Swap "dark brown hair" for "dark hair" everywhere it occurs in the rows below, then write out all the rows again with nothing else altered.

→ Data listing

┌──

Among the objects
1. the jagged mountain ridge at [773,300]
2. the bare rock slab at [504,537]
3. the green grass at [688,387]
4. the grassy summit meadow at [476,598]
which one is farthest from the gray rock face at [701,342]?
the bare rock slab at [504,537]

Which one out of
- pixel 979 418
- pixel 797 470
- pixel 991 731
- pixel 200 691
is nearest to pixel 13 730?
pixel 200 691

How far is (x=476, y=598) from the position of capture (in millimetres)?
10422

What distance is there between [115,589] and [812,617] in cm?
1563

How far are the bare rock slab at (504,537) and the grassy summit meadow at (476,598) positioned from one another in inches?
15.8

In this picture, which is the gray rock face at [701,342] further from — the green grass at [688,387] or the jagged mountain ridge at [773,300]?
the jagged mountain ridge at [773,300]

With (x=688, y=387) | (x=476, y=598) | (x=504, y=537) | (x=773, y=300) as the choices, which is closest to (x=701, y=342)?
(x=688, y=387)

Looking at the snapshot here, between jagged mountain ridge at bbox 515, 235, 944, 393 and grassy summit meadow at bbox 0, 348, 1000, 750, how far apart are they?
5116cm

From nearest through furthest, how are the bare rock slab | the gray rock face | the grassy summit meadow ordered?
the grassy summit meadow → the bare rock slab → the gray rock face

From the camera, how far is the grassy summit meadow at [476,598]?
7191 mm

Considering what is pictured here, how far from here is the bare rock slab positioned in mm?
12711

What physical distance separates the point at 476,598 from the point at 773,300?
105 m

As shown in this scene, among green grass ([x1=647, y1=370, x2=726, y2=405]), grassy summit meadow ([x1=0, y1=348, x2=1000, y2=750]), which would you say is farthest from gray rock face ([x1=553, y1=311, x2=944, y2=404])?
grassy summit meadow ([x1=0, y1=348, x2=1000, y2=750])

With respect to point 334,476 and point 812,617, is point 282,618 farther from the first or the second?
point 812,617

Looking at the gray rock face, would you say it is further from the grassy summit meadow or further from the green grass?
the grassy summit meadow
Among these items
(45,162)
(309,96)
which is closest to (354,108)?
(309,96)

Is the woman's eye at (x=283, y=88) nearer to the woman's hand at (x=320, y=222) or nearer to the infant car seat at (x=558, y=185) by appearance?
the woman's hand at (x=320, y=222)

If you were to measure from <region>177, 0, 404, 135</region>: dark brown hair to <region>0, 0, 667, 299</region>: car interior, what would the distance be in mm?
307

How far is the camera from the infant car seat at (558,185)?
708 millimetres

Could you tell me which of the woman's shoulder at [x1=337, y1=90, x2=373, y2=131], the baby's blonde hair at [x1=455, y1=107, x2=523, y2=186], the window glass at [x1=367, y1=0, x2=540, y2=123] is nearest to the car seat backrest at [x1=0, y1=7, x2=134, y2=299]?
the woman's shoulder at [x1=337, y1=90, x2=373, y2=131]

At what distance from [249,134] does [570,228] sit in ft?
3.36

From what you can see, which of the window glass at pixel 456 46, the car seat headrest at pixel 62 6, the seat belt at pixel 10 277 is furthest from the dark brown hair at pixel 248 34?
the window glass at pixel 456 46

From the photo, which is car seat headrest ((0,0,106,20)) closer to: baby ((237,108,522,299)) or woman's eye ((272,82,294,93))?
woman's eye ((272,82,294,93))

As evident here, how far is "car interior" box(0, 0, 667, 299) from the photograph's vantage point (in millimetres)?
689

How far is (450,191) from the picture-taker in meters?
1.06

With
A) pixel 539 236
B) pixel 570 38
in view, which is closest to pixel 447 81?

└──

→ Written reply
Among the objects
1. the jagged mountain ridge at [773,300]
2. the bare rock slab at [504,537]
3. the green grass at [688,387]
4. the grassy summit meadow at [476,598]
which one is farthest from the gray rock face at [701,342]?
the bare rock slab at [504,537]

Which one out of
- pixel 979 418
- pixel 797 470
- pixel 991 731
- pixel 200 691
is nearest to pixel 13 730?
pixel 200 691

How far is (x=476, y=598) from the position of capture (in millimetres)?
10422

What distance is there between [115,589] and [812,617] in cm?
1563

How far are the bare rock slab at (504,537) and the grassy summit meadow at (476,598) positioned from one another in inches?
15.8

In this picture, which is the gray rock face at [701,342] further from — the green grass at [688,387] or the jagged mountain ridge at [773,300]?
the jagged mountain ridge at [773,300]

With (x=688, y=387) | (x=476, y=598) | (x=504, y=537) | (x=773, y=300) as the choices, which is closest to (x=701, y=342)?
(x=688, y=387)

Looking at the snapshot here, between jagged mountain ridge at bbox 515, 235, 944, 393 and grassy summit meadow at bbox 0, 348, 1000, 750, how far apart are they?
5116cm

From nearest through furthest, how are the bare rock slab | the gray rock face | the grassy summit meadow ordered?
the grassy summit meadow → the bare rock slab → the gray rock face

From the camera, how far is the grassy summit meadow at [476,598]?
7191 mm

Considering what is pictured here, how far from here is the bare rock slab positioned in mm?
12711

What physical distance separates the point at 476,598 from the point at 773,300?
105 m

As shown in this scene, among green grass ([x1=647, y1=370, x2=726, y2=405]), grassy summit meadow ([x1=0, y1=348, x2=1000, y2=750]), which would you say is farthest from gray rock face ([x1=553, y1=311, x2=944, y2=404])?
grassy summit meadow ([x1=0, y1=348, x2=1000, y2=750])

With respect to point 334,476 and point 812,617, is point 282,618 farther from the first or the second?
point 812,617

Looking at the gray rock face, would you say it is further from the grassy summit meadow or further from the green grass?
the grassy summit meadow
Among these items
(45,162)
(309,96)
which is closest to (354,108)?
(309,96)

Is the woman's eye at (x=283, y=88) nearer to the woman's hand at (x=320, y=222) or nearer to the infant car seat at (x=558, y=185) by appearance?
the woman's hand at (x=320, y=222)

If you were to measure from <region>177, 0, 404, 135</region>: dark hair to <region>0, 0, 667, 299</region>: car interior, what would the distance be in mm?
307

How far is the camera from the infant car seat at (558,185)?
708 millimetres

Could you tell me which of the woman's shoulder at [x1=337, y1=90, x2=373, y2=131], the baby's blonde hair at [x1=455, y1=107, x2=523, y2=186], the window glass at [x1=367, y1=0, x2=540, y2=123] is nearest to the car seat backrest at [x1=0, y1=7, x2=134, y2=299]?
the woman's shoulder at [x1=337, y1=90, x2=373, y2=131]

At what distance from [249,134] does [570,228] sit in ft?
3.36

From what you can see, which of the window glass at pixel 456 46, the car seat headrest at pixel 62 6, the seat belt at pixel 10 277 is furthest from the dark hair at pixel 248 34?
the window glass at pixel 456 46

From the photo, which is car seat headrest ((0,0,106,20)) closer to: baby ((237,108,522,299)) or woman's eye ((272,82,294,93))?
woman's eye ((272,82,294,93))

As evident here, how far is "car interior" box(0, 0, 667, 299) from the photograph's vantage point (in millimetres)?
689

How far is (450,191) from the picture-taker in meters?
1.06

With
A) pixel 539 236
B) pixel 570 38
in view, which is closest to pixel 447 81?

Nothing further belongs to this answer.